Dış politika ve Cumhurbaşkanlığı ilişkileri bakamından birkaç hususu tarihe not düşmek istiyorum.

Türkye birinci dönemi, Cumhuriyet’in kurucusu Atatürk, İnönü ve Bayar’ın Cumhurbaşkanlığında, 1924 Anayasası’ya geçirmiştir: Amerikan etkisine girişimizi Milli Şef İsmet İnönü dönemiyle, 1940 sonrasından başlatmamız daha doğru olur. 1960’a kadar sürecek olan, içinde İkinci Dünya Savaşı’nın da bulunduğu bu 20 yıllık dönemde İnönü ve Bayar, devletler oyununda Türkiye’yi felç etmişler, son derece pasifleştirmişlerdir. Tehditler ve fırsatlar bakımından ciddi sorgulanması gereken bir süreçtir, 1940 – 60 arası dönem; devlet olmanın gereğini yerine getirmekten çok uzaklaştırılan Türkiye’yi Ali Baba’nın çiftliği olarak yönetmekten öteye gidememişlerdir maalesef..
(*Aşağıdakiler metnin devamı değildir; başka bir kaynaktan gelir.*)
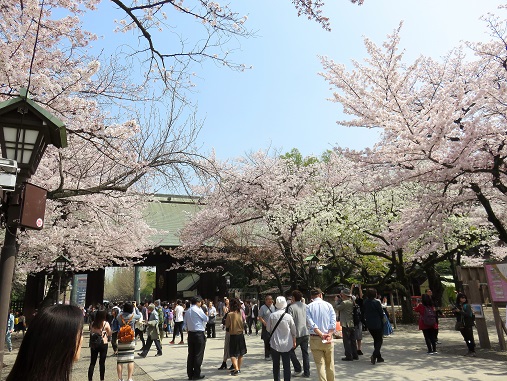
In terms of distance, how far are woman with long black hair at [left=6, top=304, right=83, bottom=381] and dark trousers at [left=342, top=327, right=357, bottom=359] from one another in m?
7.34

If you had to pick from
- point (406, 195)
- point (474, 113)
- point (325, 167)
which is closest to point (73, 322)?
point (474, 113)

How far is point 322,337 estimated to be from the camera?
539 cm

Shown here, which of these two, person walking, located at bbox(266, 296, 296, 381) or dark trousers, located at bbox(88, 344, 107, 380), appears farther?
dark trousers, located at bbox(88, 344, 107, 380)

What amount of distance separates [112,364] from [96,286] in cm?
1750

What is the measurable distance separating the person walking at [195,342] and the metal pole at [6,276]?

Darbeler sonucu asker kökenli Cumhurbaşkanlarıyla, Cemal Gürsel, Cevdet Sunay, Fahri Kortürk ve Kenan Evren’le geçirdiğimiz 1961 – 92 arası 30 yıllık ikinci dönemde de maalesef iyi yönetilmedik.. Dünyada 1945 sonrası oluşturulan yapı istikrar kazanmamış, 45 yılda SSCB çökmüştür. Tehditler ve fırsatlar bakımından ciddi sorgulanması gereken bir süreçtir, 1945 – 90 arası dönem; darbelerle yönetime geçen ve bürokratik oligarşinin vesayetinde geçirilen bu tarih kesitidir maalesef. Hiçbir sosyal, ekonomik ve siyasal atılım yapılamamıştır. Bu dönemin yüz ağartan tek kazancı, Kuzey Kıbrıs Türk Devleti’yle Doğu Akdeniz’deki hükümranlığımızın kısmen korunmuş olunmasıdır.
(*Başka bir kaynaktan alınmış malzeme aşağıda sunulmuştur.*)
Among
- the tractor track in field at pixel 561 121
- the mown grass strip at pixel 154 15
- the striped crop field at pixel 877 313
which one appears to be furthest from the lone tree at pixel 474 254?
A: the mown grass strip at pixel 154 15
Turgut Özal, Süleyman Demirel, Ahmet Necdet Sezer ve Abdullah Gül’ün cumhurbaşkanlığında geçirdiğimiz 1990 sonrası çeyrek asırlık üçüncü dönemde, SSCB’nin yıkılıp Rusya’nın Balkanlarda, Kafkasya’da ve Ortadoğu’da bıraktığı boşluğu ve doğan fırsatları yeterince değerlendiremedik. Bu amaçla hareketlendiği için Turgut Özal’ı kaybettik. 14 yıllık Süleyman Demirel ve Ahmet Necdet Sezer dönemlerindeki ABD ve İsrail yanlısı pasif dış politika Türkiye’nin elini kolunu bağlamış, pek çok fırsatın kaçmasına yol açmıştır.
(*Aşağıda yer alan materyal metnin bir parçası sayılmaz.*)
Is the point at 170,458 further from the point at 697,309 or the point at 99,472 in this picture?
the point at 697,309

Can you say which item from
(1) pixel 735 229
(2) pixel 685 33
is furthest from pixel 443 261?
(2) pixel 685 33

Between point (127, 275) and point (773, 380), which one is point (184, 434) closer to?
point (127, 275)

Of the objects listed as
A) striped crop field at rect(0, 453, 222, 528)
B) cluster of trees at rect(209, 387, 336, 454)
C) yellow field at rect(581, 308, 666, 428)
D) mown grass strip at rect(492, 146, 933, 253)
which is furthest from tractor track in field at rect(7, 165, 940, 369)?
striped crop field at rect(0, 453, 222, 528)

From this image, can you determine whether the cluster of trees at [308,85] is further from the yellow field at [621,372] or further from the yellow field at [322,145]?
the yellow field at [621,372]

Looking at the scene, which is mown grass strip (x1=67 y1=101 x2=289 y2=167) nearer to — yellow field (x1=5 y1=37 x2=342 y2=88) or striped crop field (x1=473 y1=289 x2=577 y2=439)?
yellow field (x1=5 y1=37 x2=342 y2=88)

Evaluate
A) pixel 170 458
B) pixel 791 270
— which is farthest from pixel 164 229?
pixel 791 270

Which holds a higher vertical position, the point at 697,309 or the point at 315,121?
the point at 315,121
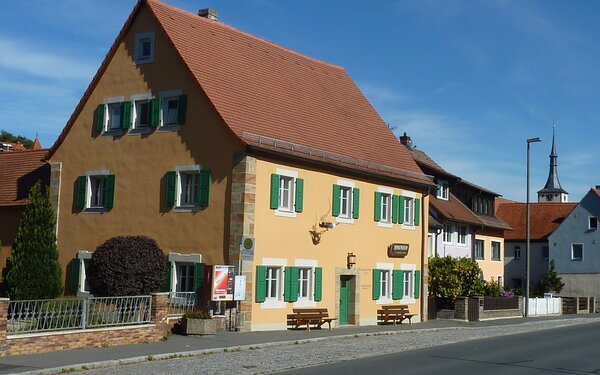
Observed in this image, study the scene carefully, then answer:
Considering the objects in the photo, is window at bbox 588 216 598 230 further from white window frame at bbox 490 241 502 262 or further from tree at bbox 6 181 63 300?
tree at bbox 6 181 63 300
2007 sonrasında Abdullah Gül ile Recep Tayyip Erdoğan ikilisinin arayışları, Türkiye’yi kendine getirmiş, kalkınmada mesafe alınmış ve aktif dış politikayla bölgesel güç olma yoluna girilmiştir. Türkiye’nin ufkuna diktikleri 2023 hedefi, tek kurtuluş projesi görünmektedir. Recep Tayyip Erdoğan’ın Cumhurbaşkanı seçilmesi, 90 yıldır ertelenen bağımsız, milli dış politikayla kalkınmış Türkiye’nin bölgesel liderliğe taşınmasını destekleyecektir. 2014 Cumhurbaşkanlığı seçimiyle, 2007’ye kadar Türkiye’yi felç eden dış politikadan tamamen uzaklaşıp, vaziyet ve istikametimizi kendimizin belirlediği, devletler oyununda oyun kurucu olarak katıldığımız yeni bir tarihe yelken açabiliriz. Recep Tayyip Erdoğan’ın Cumhurbaşkanı olmasının bütün bir İslam dünyasında sevinç yaratacağından bellidir bu. Ekmeleddin İhsanoğlu’nun Cumhurbaşkanı olmasının İslam dünyası için hiçbir anlam ifade etmemesi de eski felçli Türkiye’yi savunmasındandır.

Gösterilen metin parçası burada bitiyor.